Speaking of XP Prefetch, when a user (any user) on the system launches a "new" application, a Prefetch file may be created for that application (assuming the 128 Prefetch file limit hasn't been reached). On my system, I have 104 .pf files, ranging in size from 8K to over 100K. Again, sectors are consumed.

As discussed in the Registry Analysis chapter of my book, there are a number of places within the Registry where a user's actions are recorded in some manner. New entries are added to the Registry, increasing the size of the files...not just the user's NTUSER.DAT file, but some actions will added entries to the HKLM hives, as well.

Of course, there are also a number of Registry settings that will have an effect on the examiner's analysis; these are addressed in detail in my book.
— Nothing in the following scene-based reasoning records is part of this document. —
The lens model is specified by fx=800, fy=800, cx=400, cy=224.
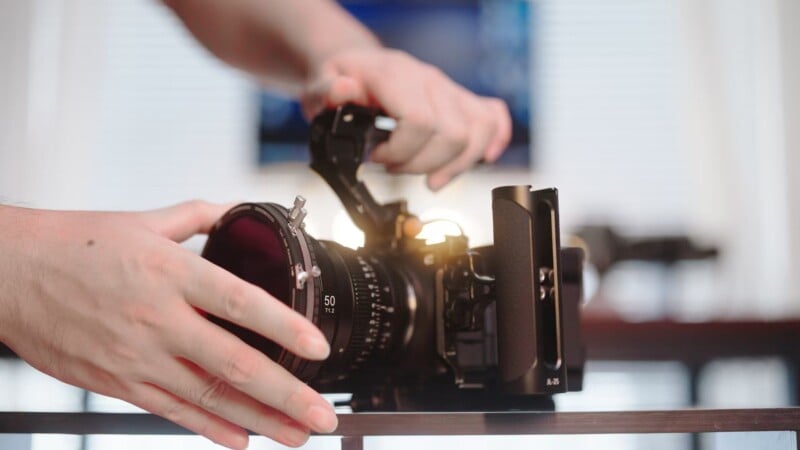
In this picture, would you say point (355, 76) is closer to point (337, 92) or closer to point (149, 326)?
point (337, 92)

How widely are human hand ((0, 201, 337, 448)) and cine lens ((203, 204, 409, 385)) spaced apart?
4 cm

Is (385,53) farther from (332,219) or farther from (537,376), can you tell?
(332,219)

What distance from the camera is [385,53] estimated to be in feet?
2.78

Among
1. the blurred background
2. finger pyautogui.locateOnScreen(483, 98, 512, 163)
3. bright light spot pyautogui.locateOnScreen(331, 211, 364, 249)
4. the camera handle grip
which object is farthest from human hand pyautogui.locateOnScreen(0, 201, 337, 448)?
the blurred background

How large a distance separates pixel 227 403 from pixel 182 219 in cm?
21

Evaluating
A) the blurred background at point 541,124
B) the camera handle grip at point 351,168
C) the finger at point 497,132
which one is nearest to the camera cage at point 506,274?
the camera handle grip at point 351,168

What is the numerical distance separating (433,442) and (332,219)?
6.33 ft

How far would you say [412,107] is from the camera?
825 millimetres

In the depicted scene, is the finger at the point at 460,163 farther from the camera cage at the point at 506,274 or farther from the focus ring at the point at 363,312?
the focus ring at the point at 363,312

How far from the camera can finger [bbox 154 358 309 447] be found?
484 mm

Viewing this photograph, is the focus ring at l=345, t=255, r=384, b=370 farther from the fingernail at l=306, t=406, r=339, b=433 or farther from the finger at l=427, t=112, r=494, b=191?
the finger at l=427, t=112, r=494, b=191

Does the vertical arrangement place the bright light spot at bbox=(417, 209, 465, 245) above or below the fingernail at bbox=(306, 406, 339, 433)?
above

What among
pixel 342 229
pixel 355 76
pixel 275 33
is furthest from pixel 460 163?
pixel 342 229

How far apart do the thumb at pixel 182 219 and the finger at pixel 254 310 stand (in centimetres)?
18
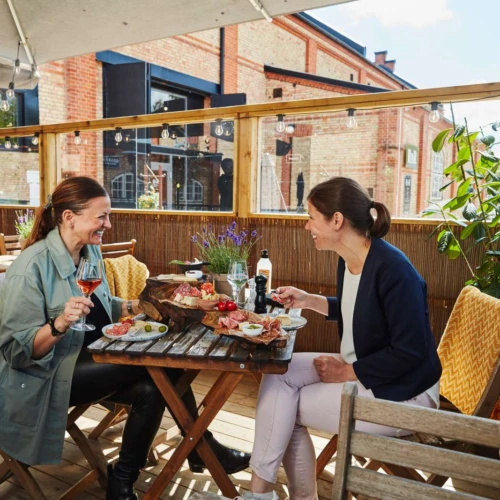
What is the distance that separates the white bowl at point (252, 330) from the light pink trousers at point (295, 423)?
0.27 metres

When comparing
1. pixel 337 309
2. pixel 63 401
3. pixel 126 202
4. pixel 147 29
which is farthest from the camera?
pixel 126 202

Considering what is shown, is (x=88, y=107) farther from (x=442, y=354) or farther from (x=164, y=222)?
(x=442, y=354)

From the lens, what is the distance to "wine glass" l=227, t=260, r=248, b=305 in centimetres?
Answer: 250

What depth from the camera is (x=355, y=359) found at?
1991 mm

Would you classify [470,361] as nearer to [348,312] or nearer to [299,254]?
[348,312]

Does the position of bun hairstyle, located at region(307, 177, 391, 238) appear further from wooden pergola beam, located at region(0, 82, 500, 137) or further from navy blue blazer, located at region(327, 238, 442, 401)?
wooden pergola beam, located at region(0, 82, 500, 137)

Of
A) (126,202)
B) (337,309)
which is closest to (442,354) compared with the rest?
(337,309)

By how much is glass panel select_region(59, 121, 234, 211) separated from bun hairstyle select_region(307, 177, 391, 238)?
2.68 m

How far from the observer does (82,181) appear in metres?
2.21

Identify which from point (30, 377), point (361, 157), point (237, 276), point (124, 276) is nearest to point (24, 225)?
point (124, 276)

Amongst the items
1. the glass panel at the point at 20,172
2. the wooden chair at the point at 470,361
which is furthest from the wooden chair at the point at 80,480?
the glass panel at the point at 20,172

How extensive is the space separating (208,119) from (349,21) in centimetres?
2358

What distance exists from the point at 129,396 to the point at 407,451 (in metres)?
1.33

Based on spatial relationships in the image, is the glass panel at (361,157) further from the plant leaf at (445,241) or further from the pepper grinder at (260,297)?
the pepper grinder at (260,297)
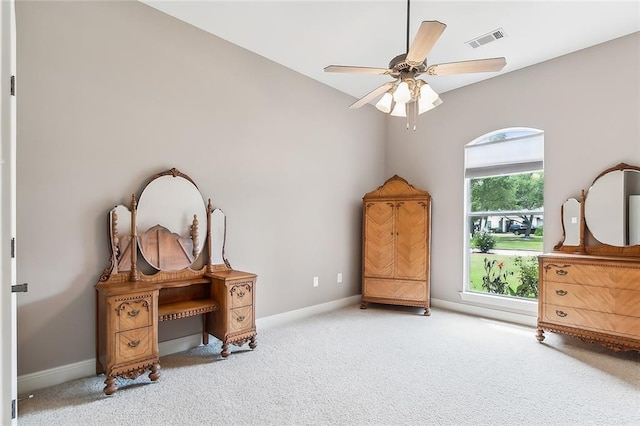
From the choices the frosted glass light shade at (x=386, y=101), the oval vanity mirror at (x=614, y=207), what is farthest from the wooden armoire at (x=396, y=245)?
the frosted glass light shade at (x=386, y=101)

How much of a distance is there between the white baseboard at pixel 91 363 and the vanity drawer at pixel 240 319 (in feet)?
1.57

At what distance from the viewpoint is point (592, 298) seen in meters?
3.03

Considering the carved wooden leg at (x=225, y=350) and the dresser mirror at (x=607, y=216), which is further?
the dresser mirror at (x=607, y=216)

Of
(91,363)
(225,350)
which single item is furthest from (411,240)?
(91,363)

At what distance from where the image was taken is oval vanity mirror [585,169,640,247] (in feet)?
10.4

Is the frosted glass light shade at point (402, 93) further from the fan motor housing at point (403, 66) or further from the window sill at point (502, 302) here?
the window sill at point (502, 302)

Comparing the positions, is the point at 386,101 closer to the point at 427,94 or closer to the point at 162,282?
the point at 427,94

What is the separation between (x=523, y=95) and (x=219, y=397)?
14.3 feet

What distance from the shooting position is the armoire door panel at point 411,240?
4.24m

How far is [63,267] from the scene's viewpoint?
245 centimetres

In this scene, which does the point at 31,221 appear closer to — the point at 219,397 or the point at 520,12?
the point at 219,397

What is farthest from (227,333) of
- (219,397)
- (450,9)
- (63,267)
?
(450,9)

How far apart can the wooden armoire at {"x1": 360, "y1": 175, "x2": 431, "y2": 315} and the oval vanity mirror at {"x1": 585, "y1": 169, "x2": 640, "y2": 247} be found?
1.65 metres

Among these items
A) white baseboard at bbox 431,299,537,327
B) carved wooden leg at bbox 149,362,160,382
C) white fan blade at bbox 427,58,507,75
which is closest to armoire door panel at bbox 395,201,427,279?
white baseboard at bbox 431,299,537,327
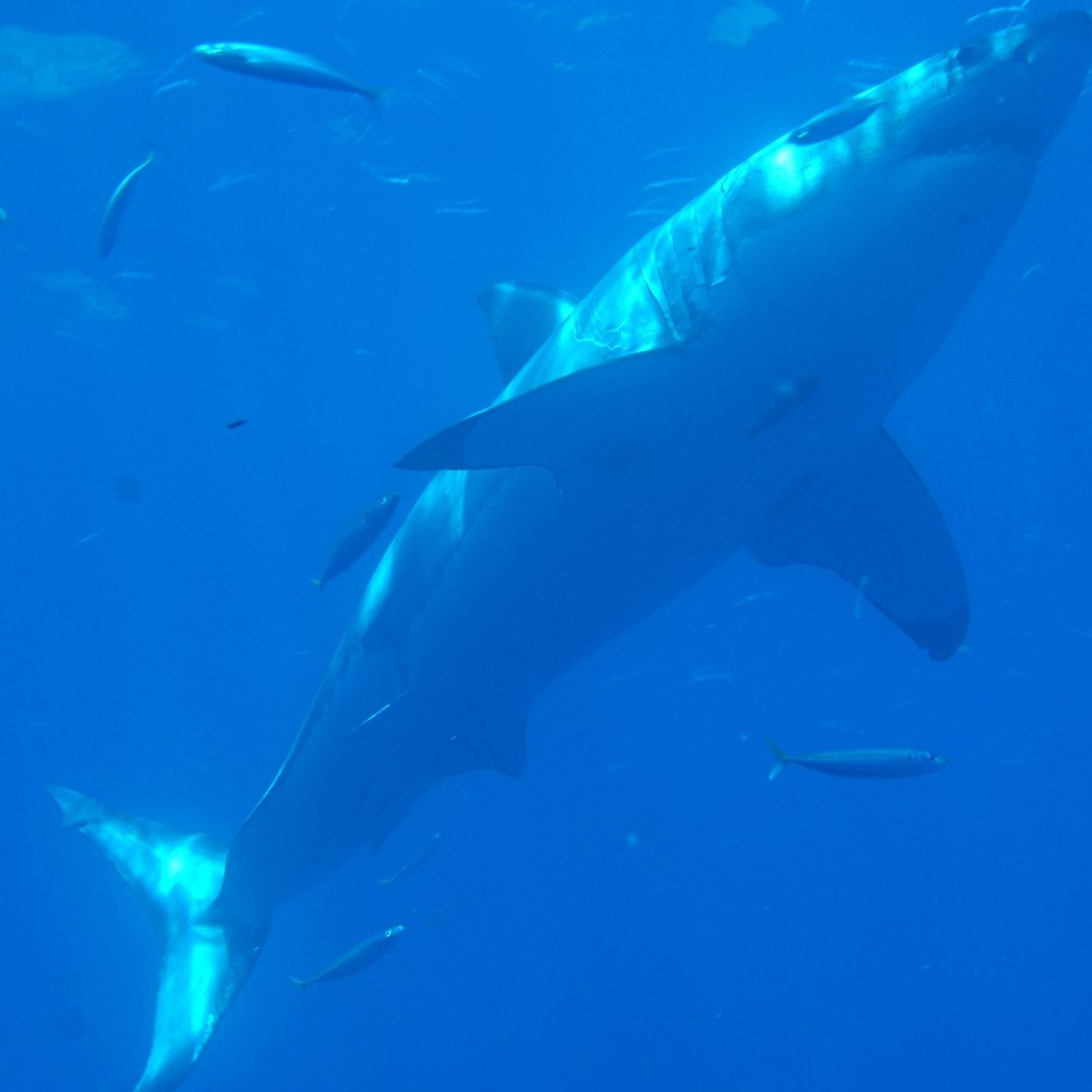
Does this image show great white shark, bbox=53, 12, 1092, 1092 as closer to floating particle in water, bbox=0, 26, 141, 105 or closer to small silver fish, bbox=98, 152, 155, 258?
small silver fish, bbox=98, 152, 155, 258

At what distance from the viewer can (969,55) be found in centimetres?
319

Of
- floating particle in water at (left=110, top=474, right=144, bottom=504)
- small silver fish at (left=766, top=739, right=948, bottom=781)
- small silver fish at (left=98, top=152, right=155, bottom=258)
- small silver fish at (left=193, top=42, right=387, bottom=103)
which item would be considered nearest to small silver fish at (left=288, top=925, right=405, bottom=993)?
small silver fish at (left=766, top=739, right=948, bottom=781)

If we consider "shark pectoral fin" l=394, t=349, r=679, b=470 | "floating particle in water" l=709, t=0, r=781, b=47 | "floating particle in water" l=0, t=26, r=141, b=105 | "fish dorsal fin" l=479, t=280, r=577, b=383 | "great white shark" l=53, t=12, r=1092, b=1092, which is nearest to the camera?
"great white shark" l=53, t=12, r=1092, b=1092

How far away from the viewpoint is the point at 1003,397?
1539 centimetres

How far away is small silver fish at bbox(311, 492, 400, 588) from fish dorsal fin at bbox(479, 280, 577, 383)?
119cm

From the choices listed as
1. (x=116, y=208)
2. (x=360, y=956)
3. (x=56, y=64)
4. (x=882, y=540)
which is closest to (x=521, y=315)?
(x=882, y=540)

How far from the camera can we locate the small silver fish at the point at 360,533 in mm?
Answer: 5816

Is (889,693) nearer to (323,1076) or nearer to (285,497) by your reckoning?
(285,497)

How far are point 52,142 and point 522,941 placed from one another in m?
20.0

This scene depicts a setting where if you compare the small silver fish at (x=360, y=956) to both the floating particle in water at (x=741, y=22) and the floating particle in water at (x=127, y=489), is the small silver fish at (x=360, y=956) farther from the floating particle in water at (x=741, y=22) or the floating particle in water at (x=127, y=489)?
the floating particle in water at (x=127, y=489)

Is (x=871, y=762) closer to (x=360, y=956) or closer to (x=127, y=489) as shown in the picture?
(x=360, y=956)

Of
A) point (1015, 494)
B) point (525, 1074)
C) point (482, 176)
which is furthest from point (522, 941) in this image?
point (482, 176)

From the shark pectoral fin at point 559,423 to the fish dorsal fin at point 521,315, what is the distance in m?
1.44

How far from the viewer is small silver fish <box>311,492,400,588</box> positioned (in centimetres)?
582
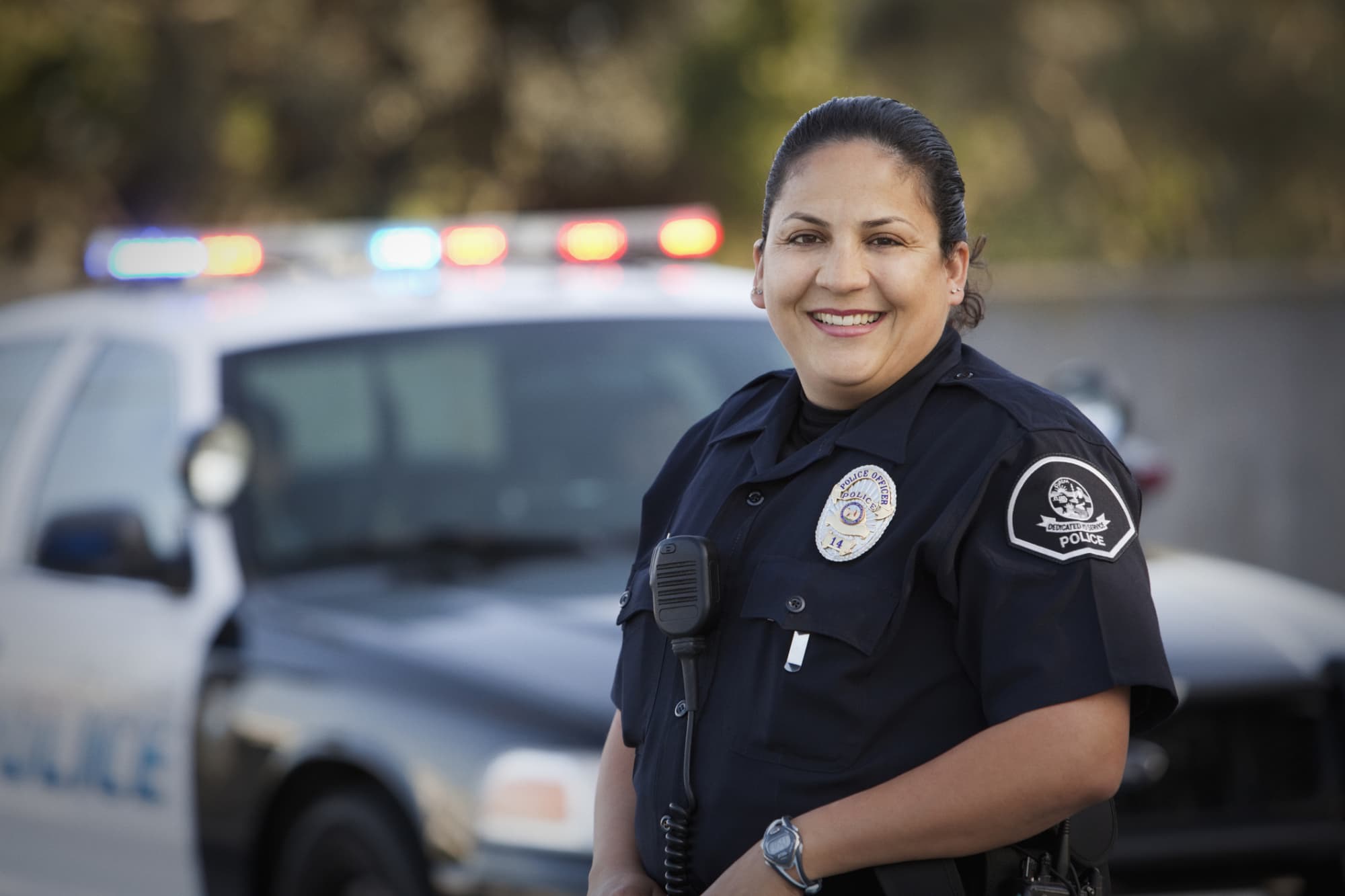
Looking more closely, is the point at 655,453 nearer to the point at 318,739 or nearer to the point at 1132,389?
the point at 318,739

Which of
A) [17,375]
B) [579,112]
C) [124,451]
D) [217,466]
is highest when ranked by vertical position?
[579,112]

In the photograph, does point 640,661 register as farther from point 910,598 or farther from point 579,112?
point 579,112

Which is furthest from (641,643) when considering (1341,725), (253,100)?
(253,100)

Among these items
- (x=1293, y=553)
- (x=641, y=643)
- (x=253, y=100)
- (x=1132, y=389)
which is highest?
(x=253, y=100)

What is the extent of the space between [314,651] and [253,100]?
18705 millimetres

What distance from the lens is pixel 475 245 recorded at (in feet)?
17.4

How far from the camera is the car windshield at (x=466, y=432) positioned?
169 inches

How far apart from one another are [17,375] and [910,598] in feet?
12.7

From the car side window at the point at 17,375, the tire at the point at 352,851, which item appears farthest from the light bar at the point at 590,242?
the tire at the point at 352,851

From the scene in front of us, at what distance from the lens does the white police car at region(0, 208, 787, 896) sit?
11.8 feet

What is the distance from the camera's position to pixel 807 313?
2.04m

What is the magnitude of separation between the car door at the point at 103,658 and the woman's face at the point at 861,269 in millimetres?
2440

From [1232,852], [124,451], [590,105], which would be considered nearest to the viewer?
[1232,852]

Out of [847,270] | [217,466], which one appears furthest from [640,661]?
[217,466]
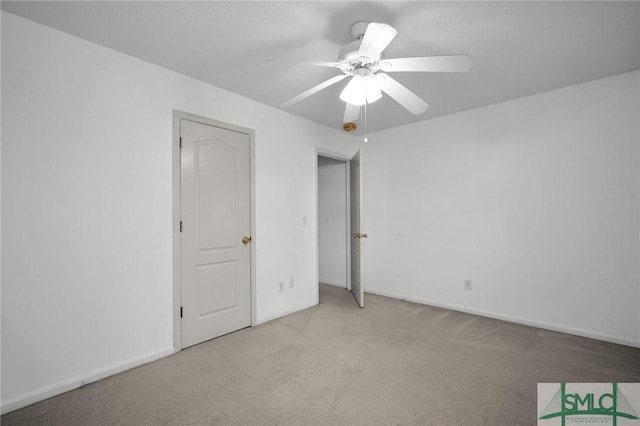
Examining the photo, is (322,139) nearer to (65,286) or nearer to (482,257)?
(482,257)

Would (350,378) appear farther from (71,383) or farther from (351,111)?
(351,111)

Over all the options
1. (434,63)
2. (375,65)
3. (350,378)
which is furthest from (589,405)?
(375,65)

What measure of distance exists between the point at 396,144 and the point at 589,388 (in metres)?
3.14

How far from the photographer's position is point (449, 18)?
71.7 inches

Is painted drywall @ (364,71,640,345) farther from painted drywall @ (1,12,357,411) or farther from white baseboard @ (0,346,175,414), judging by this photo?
white baseboard @ (0,346,175,414)

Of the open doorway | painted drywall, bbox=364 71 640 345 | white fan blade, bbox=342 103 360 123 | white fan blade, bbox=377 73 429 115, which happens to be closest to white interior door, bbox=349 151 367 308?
the open doorway

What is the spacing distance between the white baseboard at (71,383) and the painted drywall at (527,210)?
3.02 metres

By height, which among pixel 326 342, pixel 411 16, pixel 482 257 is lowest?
pixel 326 342

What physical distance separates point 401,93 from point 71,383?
9.64ft

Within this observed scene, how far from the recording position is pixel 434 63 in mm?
1618

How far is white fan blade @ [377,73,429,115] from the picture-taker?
1.86 m

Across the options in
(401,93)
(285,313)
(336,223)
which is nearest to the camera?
(401,93)

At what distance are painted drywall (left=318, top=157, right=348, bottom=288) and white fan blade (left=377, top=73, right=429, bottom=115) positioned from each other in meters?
2.59

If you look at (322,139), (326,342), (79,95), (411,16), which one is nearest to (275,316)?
(326,342)
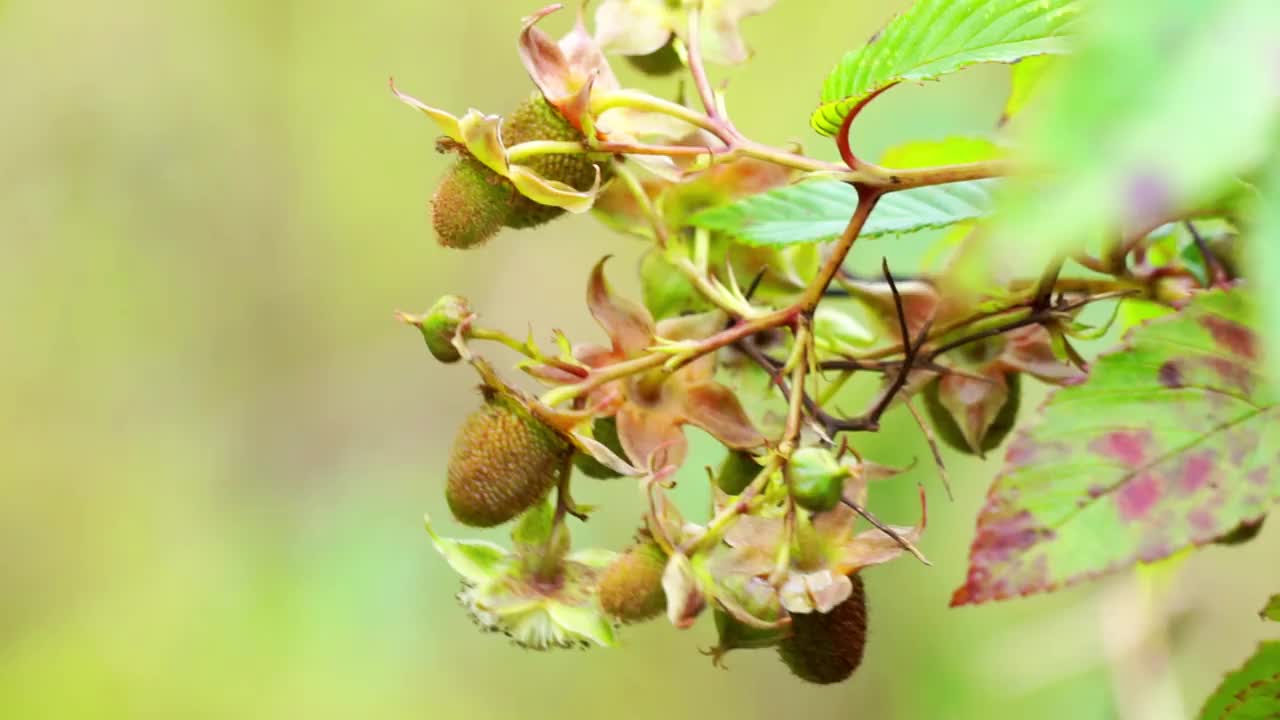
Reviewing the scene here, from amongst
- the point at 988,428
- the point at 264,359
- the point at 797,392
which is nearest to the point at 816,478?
the point at 797,392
While these aren't specific to XP, they do have a decidedly anti-forensic effect.

I mention these things because many times an examiner may be looking for evidence of a deleted file, carving unallocated space looking for a keyword or a file header, and come up empty. Remember Harlan's Corollary? ;-) Funny how there just seem to be more and more ways to apply that corollary...

Sites discussing anti-forensics aren't hard to find:
The MetaSploit AntiForensics Site
Ed Skoudis is quoted on antiforensics in 2003
Marcus K. Rogers' presentation
Ryan Harris' DFRWS paper


Anonymous said...

Harlan - have you read this article on anti-forensics?

It touches on some different tools and techniques than you described, and how the tools are advancing to script-kiddie ease of use. I found it interesting.


H. Carvey said...


First, thanks for posting and "signing" your post.

Yes, I saw that article this morning and have been reading concerns me, in that there are irresponsible comments regarding an investigation.

Also, you cannot say something doesn't work if you never used it properly.